Ловушка горше смерти (Климова, Климов) - страница 6

Но все это длилось только несколько минут. В кухне что-то загремело, мать вошла в комнату, нет, вбежала, оставив дверь распахнутой, и бросилась к мальчику. Он близко увидел ее мокрое от слез, несчастное, безумно красивое лицо и задохнулся от боли, когда женщина мучительно сильно обняла его.

Однако он запомнил, как она шептала, прижимая его к себе: «Ты мой, самый любимый, навсегда мой, не отдам, не отдам…», и хотя ему было нестерпимо жаль ее, плакать он себе запретил.

Он не плакал даже тогда, когда впервые в жизни увидел свою мать. К тому времени он довольно тщательно исследовал отведенное ему жизненное пространство и уже начал обустраиваться в нем. Там шел непрекращающийся ремонт, были руки, слова и запахи Манечки, а также котенок, которого он подобрал на предпоследней ступеньке лестницы, ведущей вниз к их двери. В три года он освоил счет — каждый раз, спускаясь по лестнице с ним за руку. Маня повторяла: «Будем, Ванюша, считать ступеньки. Их четырнадцать. Начали: одна, две, три, четыре…» Так что к пяти годам мальчик без особого напряжения помогал ей пересчитывать замусоленные, пахнущие ржавым железом бумажки, раскладываемые Маней на кучки:

«Один рубль, два… три… десять…» — в общем, простая арифметика; куда сложнее было успеть зафиксировать число крикливых ворон, летящих на городскую свалку, или густых молочных капель, сливающихся в тугую пенную струю, которую молочница Фрося направляла в Манечкин бидон из крана своей грязно-желтой железной «коровы».
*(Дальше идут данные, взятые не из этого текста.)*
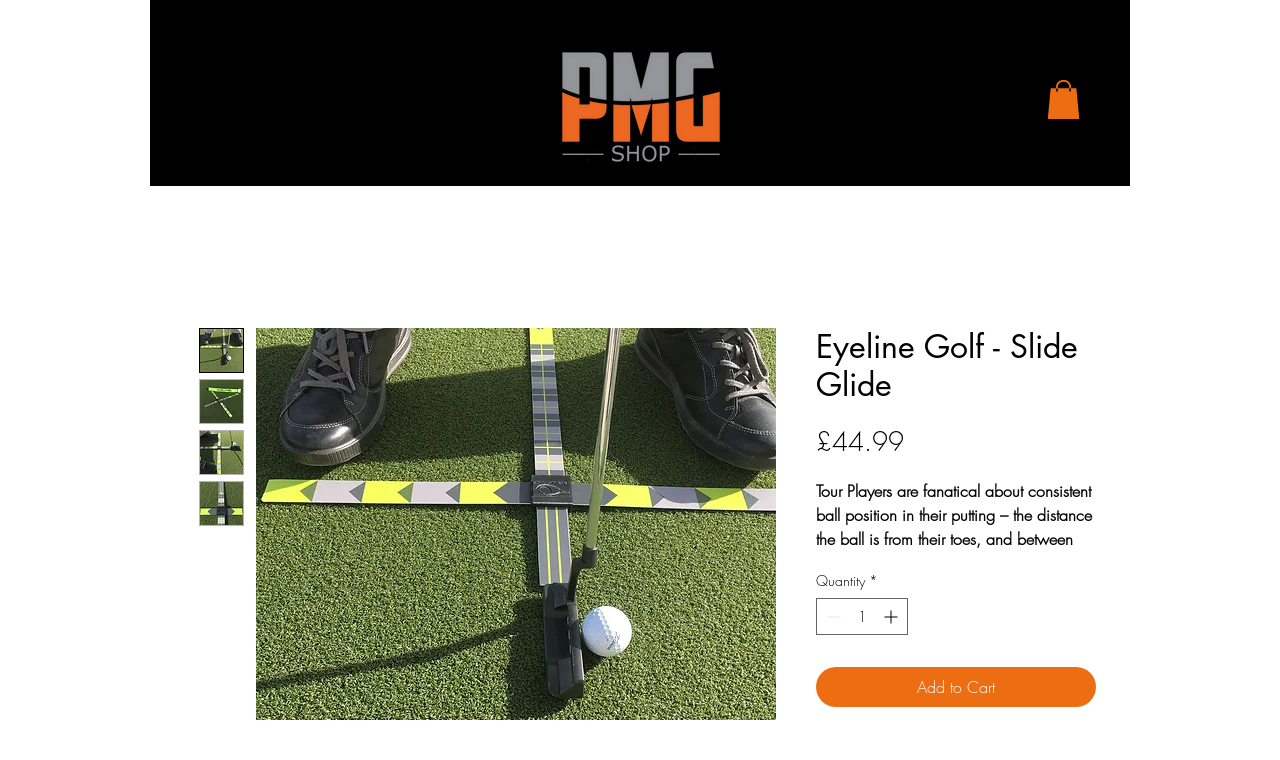

--- FILE ---
content_type: text/javascript; charset=utf-8
request_url: https://api.getdrip.com/client/track?url=https%3A%2F%2Fwww.pmg.academy%2Fproduct-page%2Feyeline-golf-slide-glide&visitor_uuid=bc3621295c3447608a0c295d8d451582&_action=Visited%20a%20page&source=drip&drip_account_id=9295888&callback=Drip_787300809
body_size: -166
content:
Drip_787300809({ success: true, visitor_uuid: "bc3621295c3447608a0c295d8d451582", anonymous: true });

--- FILE ---
content_type: text/javascript; charset=utf-8
request_url: https://api.getdrip.com/client/events/visit?drip_account_id=9295888&referrer=&url=https%3A%2F%2Fwww.pmg.academy%2Fproduct-page%2Feyeline-golf-slide-glide&domain=www.pmg.academy&time_zone=UTC&enable_third_party_cookies=t&callback=Drip_741749352
body_size: 97
content:
Drip_741749352({ success: true, visitor_uuid: "bc3621295c3447608a0c295d8d451582" });

--- FILE ---
content_type: application/javascript
request_url: https://tag.getdrip.com/9295888.js
body_size: 786
content:
/* 7e5cc7c3790999842abc5f828a95e420bdd5b068 / 2026-01-30 01:39:31 +0000 */

if (window._dcfg && window._dcfg.account_uid) {
  console.error(`Double Drip script detected. Account '9295888' is overwriting account '${window._dcfg.account_uid}'.`);
}

var _dcq = _dcq || [];
var _dcs = _dcs || {};
_dcs.account = '9295888';
window._dcfg = {"account_id":128983,"account_uid":9295888,"success":true,"env":"production","url":"www.pmg.academy","domain":"pmg.academy","enable_third_party_cookies":true,"eu_consent_check_timezone":false,"pond_id":"drip-production","campaigns":[{"id":511746,"public_id":95205322}],"forms":[],"goals":[],"url_triggers":[{"rule_id":298470,"trigger_type":"visited_page","action":"Visited a page","id":378479727,"properties":{"url":"https://app.acuityscheduling.com/schedule.php?owner=16744435\u0026calendarID=11509402","trigger_id":378479727}},{"rule_id":298471,"trigger_type":"visited_page","action":"Visited a page","id":214214646,"properties":{"url":"https://www.pmg.academy/golfin-startgolf","trigger_id":214214646}},{"rule_id":300875,"trigger_type":"visited_page","action":"Visited a page","id":575288580,"properties":{"url":"https://www.pmg.academy/_files/ugd/1c327e_b8719343771440418be875d43151afb7.pdf","trigger_id":575288580}},{"trigger_type":"visited_page","action":"Visited a page","properties":{"url":"https://www.pmg.academy/job-opportunities"},"id":"8b0aa3b84f4e4b56bec2ff3e0c378153"}],"product_triggers":[{"trigger_type":"viewed_product"}],"lead_settings":{"product_benefits_path":null,"pricing_path":null,"careers_path":null},"enable_session_tracking":false};

  (function() {
    var dc = document.createElement('script');
    dc.type = 'text/javascript'; dc.async = true;
    dc.src = '//tag.getdrip.com/client.js';
    var s = document.getElementsByTagName('script')[0];
    s.parentNode.insertBefore(dc, s);
  })();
Бочка молочницы стояла каждое утро наискось от их подъезда, около часовой мастерской, и всякий раз, когда они с Маней отправлялись за молоком, на узкой, мощенной булыжником проезжей части улицы строем стояли сонные курсанты военно-инженерного училища. Строй тянулся по направлению к учебному корпусу, что находился на проспекте. Мальчик слушал, как вразнобой гремят их тяжелые сапоги, и, благополучно дойдя до «четырнадцати», дальше всякий раз сбивался со счета: «шестнадцать… двадцать… один, два…»

Тот же путь проделывали каждое утро и тогда, когда появилась мама, — вплоть до дня переезда на новую квартиру…

Мама вернулась осенью.

Харьков в ту пору, на семидесятом году каменного стояния империи, вероятно, более, чем иные крупные города, напоминал запущенный заезжий двор, боком поставленный при большой дороге на юг. Летом он продувался пыльными ветрами, а ранней зимой и весной погружался в туманную дремоту, слякоть и грязь. Только короткая ранняя осень давала этому городу холодную прозрачность воздуха, чистые краски, темную голубизну неба. В одно такое почти морозное утро бабушка взяла мальчика с собой на вокзал.